Bei einer Gedenkveranstaltung in Anwesenheit des italienischen Präsidenten Sergio Mattarella hat die Stadt Genua am Mittwoch der 43 Opfer des Einsturzes der Morandi-Brücke vor einem Jahr gedacht.

Am 14. August 2018 stürzten zahlreiche Fahrzeuge und ihre Insassen in die Tiefe. Noch immer ist nicht aufgeklärt, was genau die Tragödie verursachte. Ein Jahr später versammelten sich heute tausende Menschen am Unglücksort. Zu Beginn der Zeremonie wurden die Namen und die Herkunft der Toten verlesen. Viele Anwesenden hatten Tränen in den Augen. Die Fahnen wurden als Zeichen der Trauer auf halbmast gesetzt. Die Glocken der Kirchen läuteten, im Hafen ertönte eine Sirene.
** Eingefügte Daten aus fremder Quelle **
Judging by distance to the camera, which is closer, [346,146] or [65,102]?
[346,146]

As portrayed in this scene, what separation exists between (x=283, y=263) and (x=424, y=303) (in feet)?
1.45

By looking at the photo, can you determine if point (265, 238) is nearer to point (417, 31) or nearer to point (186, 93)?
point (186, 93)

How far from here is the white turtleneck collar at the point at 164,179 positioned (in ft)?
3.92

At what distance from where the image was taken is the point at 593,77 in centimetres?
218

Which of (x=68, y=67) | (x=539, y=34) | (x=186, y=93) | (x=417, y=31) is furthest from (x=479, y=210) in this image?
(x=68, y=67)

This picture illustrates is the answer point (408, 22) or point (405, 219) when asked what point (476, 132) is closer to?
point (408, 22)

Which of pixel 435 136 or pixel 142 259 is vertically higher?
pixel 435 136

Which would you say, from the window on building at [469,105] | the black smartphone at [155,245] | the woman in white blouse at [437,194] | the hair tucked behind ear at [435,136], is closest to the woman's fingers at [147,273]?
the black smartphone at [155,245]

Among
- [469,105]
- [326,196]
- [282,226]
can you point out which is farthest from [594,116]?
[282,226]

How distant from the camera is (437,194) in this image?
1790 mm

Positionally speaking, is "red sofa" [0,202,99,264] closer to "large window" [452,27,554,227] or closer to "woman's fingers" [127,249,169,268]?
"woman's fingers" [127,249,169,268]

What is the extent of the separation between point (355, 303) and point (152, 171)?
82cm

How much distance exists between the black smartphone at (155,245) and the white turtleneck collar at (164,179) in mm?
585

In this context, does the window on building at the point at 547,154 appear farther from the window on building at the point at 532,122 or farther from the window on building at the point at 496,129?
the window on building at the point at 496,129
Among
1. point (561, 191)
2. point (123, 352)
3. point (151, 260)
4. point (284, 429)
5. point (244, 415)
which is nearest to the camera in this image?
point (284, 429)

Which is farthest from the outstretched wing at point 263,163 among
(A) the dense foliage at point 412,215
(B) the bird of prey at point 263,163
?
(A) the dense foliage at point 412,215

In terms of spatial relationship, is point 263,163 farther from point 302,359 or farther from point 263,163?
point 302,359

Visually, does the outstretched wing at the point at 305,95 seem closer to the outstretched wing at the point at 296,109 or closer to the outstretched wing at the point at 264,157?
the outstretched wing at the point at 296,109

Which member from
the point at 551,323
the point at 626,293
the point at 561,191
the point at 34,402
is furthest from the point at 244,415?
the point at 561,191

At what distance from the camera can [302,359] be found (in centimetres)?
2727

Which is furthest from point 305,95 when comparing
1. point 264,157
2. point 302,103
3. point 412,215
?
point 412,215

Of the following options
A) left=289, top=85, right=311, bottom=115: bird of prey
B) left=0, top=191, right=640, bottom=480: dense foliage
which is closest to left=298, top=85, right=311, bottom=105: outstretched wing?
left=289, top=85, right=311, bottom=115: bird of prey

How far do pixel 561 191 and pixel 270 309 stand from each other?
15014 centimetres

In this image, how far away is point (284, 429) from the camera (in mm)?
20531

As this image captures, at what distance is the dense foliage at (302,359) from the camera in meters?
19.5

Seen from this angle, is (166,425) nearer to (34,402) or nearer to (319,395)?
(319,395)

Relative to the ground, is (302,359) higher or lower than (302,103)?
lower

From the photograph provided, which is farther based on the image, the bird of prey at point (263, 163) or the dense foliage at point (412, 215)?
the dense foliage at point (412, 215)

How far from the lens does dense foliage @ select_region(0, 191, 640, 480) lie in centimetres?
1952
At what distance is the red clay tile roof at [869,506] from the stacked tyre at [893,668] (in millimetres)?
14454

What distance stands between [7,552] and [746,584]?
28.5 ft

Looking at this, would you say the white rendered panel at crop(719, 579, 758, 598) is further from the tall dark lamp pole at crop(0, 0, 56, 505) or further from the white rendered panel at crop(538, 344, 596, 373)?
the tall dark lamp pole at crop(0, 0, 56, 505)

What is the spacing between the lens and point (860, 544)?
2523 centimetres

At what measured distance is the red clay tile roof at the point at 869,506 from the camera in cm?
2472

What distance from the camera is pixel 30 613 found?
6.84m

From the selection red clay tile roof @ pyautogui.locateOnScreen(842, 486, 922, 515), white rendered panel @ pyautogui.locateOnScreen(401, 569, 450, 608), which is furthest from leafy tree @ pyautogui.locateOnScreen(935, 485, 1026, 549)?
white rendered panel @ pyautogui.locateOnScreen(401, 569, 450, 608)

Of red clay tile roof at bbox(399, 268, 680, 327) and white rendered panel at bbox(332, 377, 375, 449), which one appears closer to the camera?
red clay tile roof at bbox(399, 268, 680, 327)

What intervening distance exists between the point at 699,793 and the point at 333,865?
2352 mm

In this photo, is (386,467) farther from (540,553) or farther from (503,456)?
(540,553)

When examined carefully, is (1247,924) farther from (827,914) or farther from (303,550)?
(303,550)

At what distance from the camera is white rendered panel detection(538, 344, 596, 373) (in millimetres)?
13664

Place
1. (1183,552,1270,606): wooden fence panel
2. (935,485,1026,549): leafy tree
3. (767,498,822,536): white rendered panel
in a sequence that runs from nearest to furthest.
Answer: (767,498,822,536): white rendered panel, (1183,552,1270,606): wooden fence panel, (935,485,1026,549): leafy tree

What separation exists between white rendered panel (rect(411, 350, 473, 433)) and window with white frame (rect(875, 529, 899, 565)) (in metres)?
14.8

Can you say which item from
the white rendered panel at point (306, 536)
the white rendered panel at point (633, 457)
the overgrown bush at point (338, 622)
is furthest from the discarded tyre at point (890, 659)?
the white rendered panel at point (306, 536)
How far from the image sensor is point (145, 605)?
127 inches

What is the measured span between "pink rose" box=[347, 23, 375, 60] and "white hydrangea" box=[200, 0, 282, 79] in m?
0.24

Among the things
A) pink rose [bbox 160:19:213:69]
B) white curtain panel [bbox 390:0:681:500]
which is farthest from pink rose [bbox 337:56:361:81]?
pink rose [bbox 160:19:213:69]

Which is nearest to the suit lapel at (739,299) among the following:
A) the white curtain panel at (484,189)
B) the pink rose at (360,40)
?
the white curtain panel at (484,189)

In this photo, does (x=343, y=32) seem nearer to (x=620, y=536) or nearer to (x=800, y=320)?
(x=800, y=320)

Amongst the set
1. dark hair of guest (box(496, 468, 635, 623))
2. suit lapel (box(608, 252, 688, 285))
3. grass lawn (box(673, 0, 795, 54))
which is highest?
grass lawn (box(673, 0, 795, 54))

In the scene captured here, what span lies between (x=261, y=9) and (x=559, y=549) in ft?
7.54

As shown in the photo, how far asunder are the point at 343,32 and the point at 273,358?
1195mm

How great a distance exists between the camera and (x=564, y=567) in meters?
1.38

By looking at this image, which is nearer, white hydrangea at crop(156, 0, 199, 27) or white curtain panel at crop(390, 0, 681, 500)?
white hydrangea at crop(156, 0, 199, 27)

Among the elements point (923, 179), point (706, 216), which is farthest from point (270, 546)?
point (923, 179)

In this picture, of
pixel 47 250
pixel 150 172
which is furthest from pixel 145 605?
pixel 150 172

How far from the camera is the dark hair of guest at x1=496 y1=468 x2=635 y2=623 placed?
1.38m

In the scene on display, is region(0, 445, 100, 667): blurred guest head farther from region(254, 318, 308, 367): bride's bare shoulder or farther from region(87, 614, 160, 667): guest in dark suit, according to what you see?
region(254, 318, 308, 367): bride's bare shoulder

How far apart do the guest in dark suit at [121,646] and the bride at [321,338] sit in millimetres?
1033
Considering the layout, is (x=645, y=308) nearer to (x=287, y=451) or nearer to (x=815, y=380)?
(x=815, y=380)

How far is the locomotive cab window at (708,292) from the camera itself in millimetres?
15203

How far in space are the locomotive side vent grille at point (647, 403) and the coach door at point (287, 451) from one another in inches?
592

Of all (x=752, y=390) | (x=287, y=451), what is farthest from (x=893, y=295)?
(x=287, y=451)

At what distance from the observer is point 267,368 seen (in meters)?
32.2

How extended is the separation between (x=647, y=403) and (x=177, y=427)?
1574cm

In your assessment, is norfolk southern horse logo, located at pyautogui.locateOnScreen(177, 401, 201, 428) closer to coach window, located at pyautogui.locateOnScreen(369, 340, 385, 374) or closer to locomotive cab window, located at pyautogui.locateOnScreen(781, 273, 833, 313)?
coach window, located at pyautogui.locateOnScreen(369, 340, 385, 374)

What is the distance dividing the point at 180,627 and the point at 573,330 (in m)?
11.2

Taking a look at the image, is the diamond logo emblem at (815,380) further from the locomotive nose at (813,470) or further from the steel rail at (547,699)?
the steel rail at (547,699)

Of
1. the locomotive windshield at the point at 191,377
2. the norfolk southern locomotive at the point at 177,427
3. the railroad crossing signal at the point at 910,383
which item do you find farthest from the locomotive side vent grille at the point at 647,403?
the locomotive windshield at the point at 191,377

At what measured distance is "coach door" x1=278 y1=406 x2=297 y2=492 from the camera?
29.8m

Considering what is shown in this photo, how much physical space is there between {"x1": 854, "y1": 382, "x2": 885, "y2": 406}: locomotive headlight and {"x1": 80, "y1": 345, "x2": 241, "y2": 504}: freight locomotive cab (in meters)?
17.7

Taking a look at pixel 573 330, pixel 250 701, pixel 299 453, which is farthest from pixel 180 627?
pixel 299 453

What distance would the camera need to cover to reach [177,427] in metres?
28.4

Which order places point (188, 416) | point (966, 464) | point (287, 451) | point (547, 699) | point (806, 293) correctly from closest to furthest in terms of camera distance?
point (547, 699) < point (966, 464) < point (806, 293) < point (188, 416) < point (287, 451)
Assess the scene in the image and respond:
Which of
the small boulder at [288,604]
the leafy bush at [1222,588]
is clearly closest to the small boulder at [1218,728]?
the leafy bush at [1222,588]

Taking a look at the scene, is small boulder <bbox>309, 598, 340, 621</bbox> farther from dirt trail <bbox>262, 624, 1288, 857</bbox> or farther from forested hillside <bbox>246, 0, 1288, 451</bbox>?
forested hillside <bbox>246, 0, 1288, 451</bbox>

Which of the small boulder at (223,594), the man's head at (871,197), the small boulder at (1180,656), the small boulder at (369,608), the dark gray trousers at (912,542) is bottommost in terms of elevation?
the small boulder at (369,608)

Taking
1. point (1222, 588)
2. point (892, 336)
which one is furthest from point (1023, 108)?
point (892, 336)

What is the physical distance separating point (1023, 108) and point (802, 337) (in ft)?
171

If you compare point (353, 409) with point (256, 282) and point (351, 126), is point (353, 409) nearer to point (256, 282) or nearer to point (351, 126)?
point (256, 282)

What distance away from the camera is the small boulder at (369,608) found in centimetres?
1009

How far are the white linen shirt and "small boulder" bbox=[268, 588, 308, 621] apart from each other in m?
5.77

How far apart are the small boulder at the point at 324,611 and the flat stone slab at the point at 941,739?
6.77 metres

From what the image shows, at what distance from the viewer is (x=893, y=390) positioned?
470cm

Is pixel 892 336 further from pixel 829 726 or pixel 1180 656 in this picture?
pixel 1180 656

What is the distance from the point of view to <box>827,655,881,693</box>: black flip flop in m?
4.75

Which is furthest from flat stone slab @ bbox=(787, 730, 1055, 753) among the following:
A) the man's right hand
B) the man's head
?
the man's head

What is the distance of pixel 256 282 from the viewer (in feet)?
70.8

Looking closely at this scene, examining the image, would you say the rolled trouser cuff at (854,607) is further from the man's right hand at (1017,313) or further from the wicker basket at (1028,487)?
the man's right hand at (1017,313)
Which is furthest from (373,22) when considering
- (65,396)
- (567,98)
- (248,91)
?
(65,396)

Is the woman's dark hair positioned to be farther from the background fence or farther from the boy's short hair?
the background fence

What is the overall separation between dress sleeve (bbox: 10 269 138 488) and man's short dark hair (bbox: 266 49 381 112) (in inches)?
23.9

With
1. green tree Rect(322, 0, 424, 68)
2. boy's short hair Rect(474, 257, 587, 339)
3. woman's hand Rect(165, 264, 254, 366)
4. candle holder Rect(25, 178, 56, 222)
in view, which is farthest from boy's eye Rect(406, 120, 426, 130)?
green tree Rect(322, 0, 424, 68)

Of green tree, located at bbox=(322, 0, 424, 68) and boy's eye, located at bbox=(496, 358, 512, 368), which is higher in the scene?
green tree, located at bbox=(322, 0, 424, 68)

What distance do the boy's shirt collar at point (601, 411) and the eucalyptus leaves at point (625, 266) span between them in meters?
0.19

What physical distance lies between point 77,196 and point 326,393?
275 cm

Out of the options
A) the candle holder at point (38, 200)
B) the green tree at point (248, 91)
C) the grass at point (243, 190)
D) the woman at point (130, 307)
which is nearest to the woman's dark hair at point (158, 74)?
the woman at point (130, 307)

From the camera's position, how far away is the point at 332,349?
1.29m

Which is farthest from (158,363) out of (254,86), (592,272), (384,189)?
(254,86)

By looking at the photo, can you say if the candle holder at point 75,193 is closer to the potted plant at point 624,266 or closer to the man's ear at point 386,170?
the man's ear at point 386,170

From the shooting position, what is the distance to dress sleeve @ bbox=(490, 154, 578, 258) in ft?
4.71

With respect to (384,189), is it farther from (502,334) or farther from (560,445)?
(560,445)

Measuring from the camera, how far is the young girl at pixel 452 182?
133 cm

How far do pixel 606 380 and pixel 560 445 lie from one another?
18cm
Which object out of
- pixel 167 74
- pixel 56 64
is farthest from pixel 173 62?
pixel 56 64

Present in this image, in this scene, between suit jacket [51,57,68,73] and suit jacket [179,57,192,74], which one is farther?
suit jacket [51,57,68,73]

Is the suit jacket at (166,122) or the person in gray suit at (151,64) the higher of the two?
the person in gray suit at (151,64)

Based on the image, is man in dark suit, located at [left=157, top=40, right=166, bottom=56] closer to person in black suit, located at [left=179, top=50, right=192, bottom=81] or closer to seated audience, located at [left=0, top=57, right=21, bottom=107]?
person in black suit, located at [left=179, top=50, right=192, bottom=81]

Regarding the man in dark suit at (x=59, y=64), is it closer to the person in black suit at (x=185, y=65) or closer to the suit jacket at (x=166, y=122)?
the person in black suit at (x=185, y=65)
An der in einem Hangar stattfindenden Zeremonie unweit des Unglücksorts beteiligten sich neben dem Staatschef auch Premier Giuseppe Conte und mehrere Regierungsmitglieder. Auch Dutzende Einsatzkräfte der Rettungsmannschaften, die am Unglückstag Überlebende und Leichen geborgen hatten, nahmen teil. Genuas Erzbischof, Kardinal Angelo Bagnasco, zelebrierte eine Trauermesse. Der Bürgermeister von Genua, Marco Bucci, betonte, dass die Stadt hart gearbeitet habe, um den Neubeginn nach dem Unglück zu schaffen.

Zum Verlassen aufgefordert

Zu Beginn der Trauerzeremonie anwesend war auch der Chef der Autobahngesellschaft "Autostrade per l'Italia" (ASPI), Giovanni Castellucci, gegen den Ermittlungen in Zusammenhang mit dem Brückeneinsturz laufen. Auf Wunsch der Angehörigen der Opfer mussten er und eine ASPI-Delegation jedoch den Ort verlassen, an dem die Trauermesse zelebriert wurde.

Experten hatten nach dem Unglück erklärt, der Einsturz sei wegen der vielen baulichen Mängel an der Spannbetonbrücke vorhersehbar gewesen. Die Regierungspartei Fünf Sterne verlangt seit Monaten, dass dem Autobahnbetreiber ASPI, einer Tochtergesellschaft der Unternehmerfamilie Benetton, die Konzession für ein 3.500 Kilometer langes Autobahnnetz in Italien entzogen wird. In einem Inserat, das von ASPI am Mittwoch geschaltet wurde, erklärte sich die Autobahngesellschaft zutiefst bestürzt.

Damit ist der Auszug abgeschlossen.